Your task :: Reproduce each of the entries below word for word, but omit the pictures from your answer.

# Start of Records for the exercise

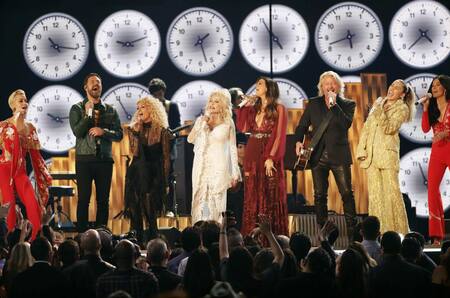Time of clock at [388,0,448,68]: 4:37
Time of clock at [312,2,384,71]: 5:42
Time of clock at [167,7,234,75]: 1:27
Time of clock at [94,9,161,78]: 9:12
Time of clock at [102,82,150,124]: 10:54
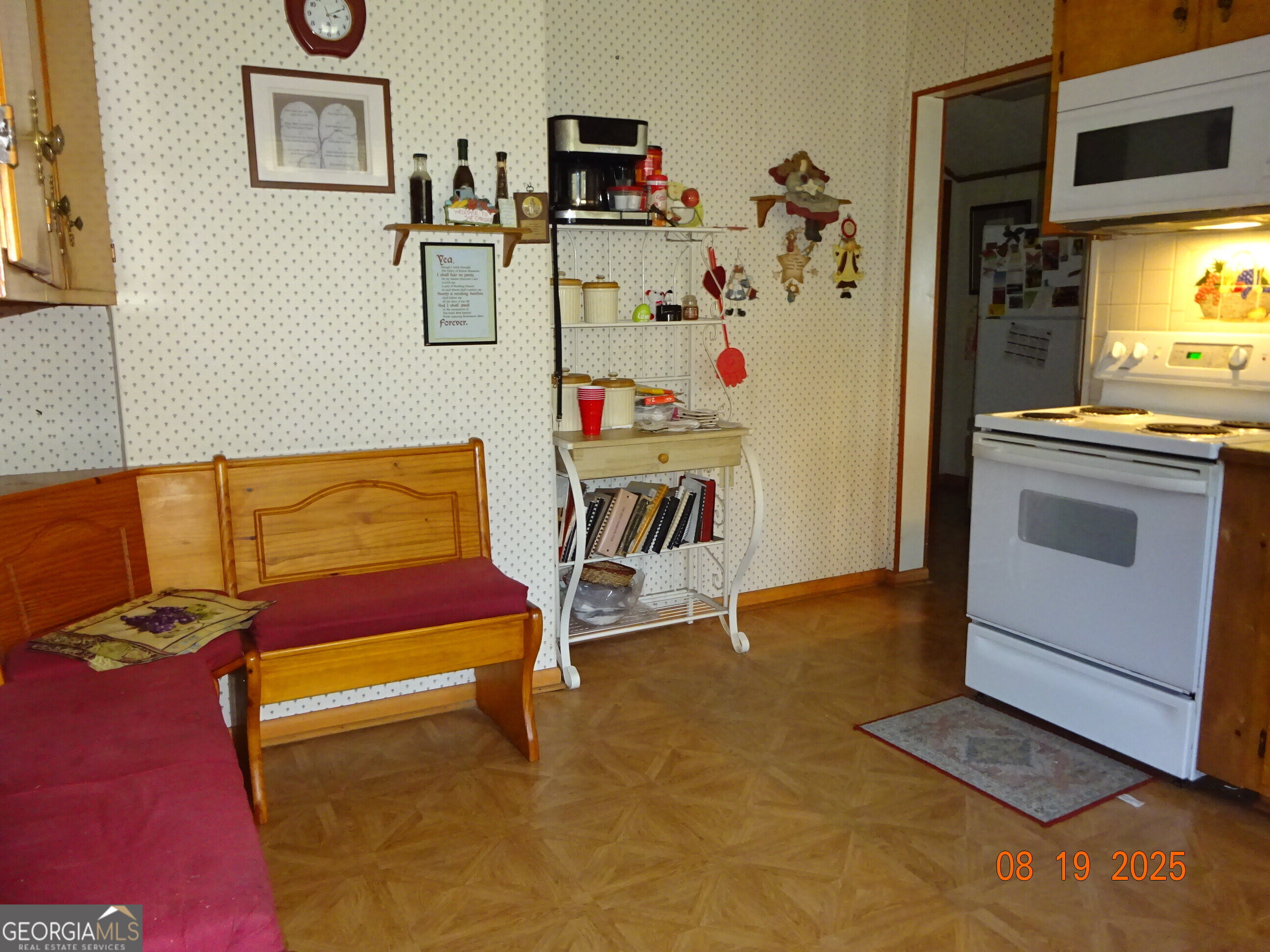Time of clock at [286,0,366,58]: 3:10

# End of Records for the exercise

Result of the exercise ::
Time of clock at [388,0,448,68]: 4:37
Time of clock at [312,2,384,71]: 5:42
Time of clock at [167,7,234,75]: 1:27
Time of clock at [94,9,161,78]: 9:12
Time of clock at [102,82,150,124]: 10:54
Time of clock at [286,0,366,58]: 3:10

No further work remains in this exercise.